### TASK REQUIREMENTS
In the forum thread below about showing that I_n + A is invertible, condense the paragraph beginning "Let A be an n x n matrix" into a single shorter sentence that keeps its main facts.
--- start EXCERPTED TEXT ---
How to show I_n + A is invertible

[HappyN]

Let A be an n x n matrix such that A^k=0_n,n (the n x n zero matrix) for some natural integer k. How would you show that I_n + A is invertible?

 

[lurflurf]

Suppose that (I+A)^-1 exists and compute it.

 

[AlephZero]

Think about the expansion of (1+x)^-1 by the Binomial theorem.

@lurflurf, this works fine when A is singular. For example if n = 2 and A =
0 1
0 0

 

[lurflurf]

^Oops clearly A is singular, I meant suppose A+I is nonsingular, that is needed, and in fact always true.

 

[monea83]

Hi all,

I tried to prove this for myself, but did not get anywhere :-(

Think about the expansion of (1+x)^-1 by the Binomial theorem.
--- end EXCERPTED TEXT ---
--- start PROVIDED DATA ---
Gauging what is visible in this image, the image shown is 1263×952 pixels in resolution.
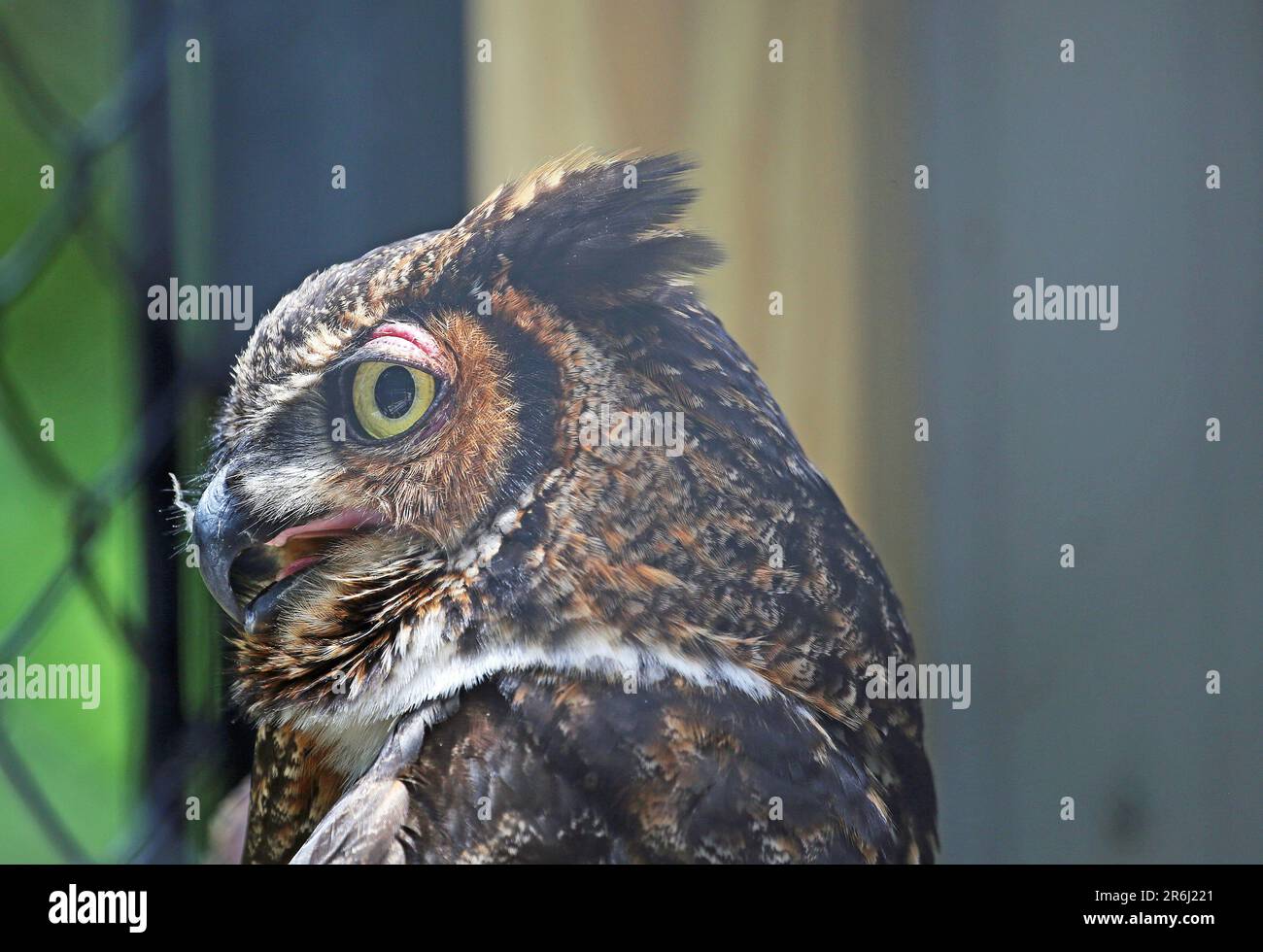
--- end PROVIDED DATA ---
### PROBLEM SOLUTION
If an n x n matrix A satisfies A^k = 0 (the n x n zero matrix) for some natural integer k, how can I_n + A be shown to be invertible?